项少龙来前还以为纪嫣然会对他另眼相看,刻下见到纪嫣然对自己愈来愈冷淡,正想着怎么找个藉口,好溜回去把《秘录》偷出来,让雅夫人和八婢摹抄,故不大留心他们的对话。
嚣魏牟显是有备而来,笑道:“小姐怕误会了在下的意思,我并不是说人和禽兽全无分别,只不过在一些本质例如求存,生育上全无二致吧!所以禽兽亦有很多值得我们学习的地方,例如禽兽便不会说谎骗人,比我们真诚多了,故人只有忠于自己的本性和真诚,才能尽情去享受生命。”接着向项少龙冷哼道:“项兄对小弟这番说法,又有甚么高论呢?”
项少龙这时正想着楚墨的符毒,闻言一呆道:“甚么?噢!在下没有甚么意见。”
众人包括纪嫣然在内,均为之愕然,露出轻蔑之色。
项少龙心中苦笑,自己又不是雄辩家,就算听清楚他的话,也辩答不了。幸好自己打定主意不追求纪嫣然,泡汤或受窘也没甚么大不了。
大夫徐节不屑地看了项少龙一眼,道:“嚣先生所言大有问题,人和禽兽的不同,正在于本质的不同。人性本善,所以才发展出仁者之心;禽兽为了果腹,全无恻忍之心,肆意残食其他禽兽,甚至同类都不放过。若人不肖至去学禽兽,还不天下大乱吗?”
嚣魏牟这大凶人,给这崇尚孟子学说的儒生如此抢白,那挂得住脸子,冷冷道:“人不会残杀其他动物吗?徐大夫现在吃的是甚么呢?”
徐节哈哈一笑道:“这正是茹毛饮血的禽兽和我们的分别。而且我们吃的只是蓄养的家禽,禽兽懂得这么做吗?”
嚣魏牟显然不是此人对手,一时哑口无言。
徐节旗开得胜,在纪嫣然前大有脸子,矛头指向韩非道:“韩公子的大作,徐节也曾拜读,立论精采,可惜却犯了令师荀况的同一毛病,认定人性本恶,所以不懂以德政感化万民的大道,专以刑法治国,行欺民愚民之政,以公子的才华,竟误入歧途至此,实在令人惋惜。”

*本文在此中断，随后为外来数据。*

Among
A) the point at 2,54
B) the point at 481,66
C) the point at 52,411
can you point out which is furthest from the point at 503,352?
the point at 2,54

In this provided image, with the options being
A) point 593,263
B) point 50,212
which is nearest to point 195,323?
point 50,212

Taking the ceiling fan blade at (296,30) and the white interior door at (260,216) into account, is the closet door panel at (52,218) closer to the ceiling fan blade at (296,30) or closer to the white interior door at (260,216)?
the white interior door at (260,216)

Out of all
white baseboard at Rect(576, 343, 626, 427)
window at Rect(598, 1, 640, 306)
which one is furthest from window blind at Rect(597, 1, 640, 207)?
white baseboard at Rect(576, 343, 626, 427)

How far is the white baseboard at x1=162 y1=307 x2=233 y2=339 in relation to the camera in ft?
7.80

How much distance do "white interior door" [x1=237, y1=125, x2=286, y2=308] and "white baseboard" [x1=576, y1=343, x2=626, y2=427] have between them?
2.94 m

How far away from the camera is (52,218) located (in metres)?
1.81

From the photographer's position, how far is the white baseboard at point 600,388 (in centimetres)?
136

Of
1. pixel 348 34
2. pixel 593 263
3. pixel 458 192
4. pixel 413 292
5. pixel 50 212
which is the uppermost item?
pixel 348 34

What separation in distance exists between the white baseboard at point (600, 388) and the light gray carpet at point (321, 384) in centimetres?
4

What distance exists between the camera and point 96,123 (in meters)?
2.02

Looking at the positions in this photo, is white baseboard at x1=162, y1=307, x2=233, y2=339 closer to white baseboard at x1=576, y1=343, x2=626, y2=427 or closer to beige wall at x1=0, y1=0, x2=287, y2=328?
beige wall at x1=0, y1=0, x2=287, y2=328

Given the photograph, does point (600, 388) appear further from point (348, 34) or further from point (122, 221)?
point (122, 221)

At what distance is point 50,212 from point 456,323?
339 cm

韩非呆了一呆,想不到徐节如此不客气,对他提出不留余地的批评,心中有气,虽满腹高论,但愈气下更是结结巴巴,说不出话来。
龙阳君、白圭、邹衍均脸现冷笑,“欣然”看着他受窘。
纪嫣然则蹙起黛眉,既有点为韩非难堪,又对他的张口结舌颇为不耐。
项少龙这旁观者,忽然明白了纪嫣然举行这晚会的背后意义,就是希望能找出一种治国的良方,所以才会对韩非另眼相看,并找来魏国的重要人物,好让他们接受新的学说和思想。
徐节见韩非毫无反辩能力,更是趾高气扬,得意放言道:“至于公子否定先王之道,更是舍本忘宗,正如起楼,必先固根基,没有了根基,楼房便受不起风雨,这根基正是先圣贤人立下的典范。”
这些话正是针对韩非提出不认为有一成不变的治国方法的主张。韩非认为沿袭旧法便如守株待兔,所以不应墨守成规,而要针对每一时期的真实情况采取相应的措施。这想法当然比倡言遵古的儒家进步,只恨韩非没有那种好口才说出来。
项少龙见韩非差点气得爆血管,心中不忍,冲口而出道:“废话!”
话才出口才知糟糕,果然众人眼光全集中到他身上来,徐节更是不屑地看着他冷笑道:“项兵卫原来除了带兵打仗外,对治国之道亦有心得,下官愿闻高论。”
项少龙感到纪嫣然的灼灼美目正盯着自己,暗忖怎可在美人之前颜面扫地,硬撑道:“时代是向前走的,例如以前以车战为主,现在却是骑、步、车不同兵种的混合战,可知死抓着以往的东西是不行的。”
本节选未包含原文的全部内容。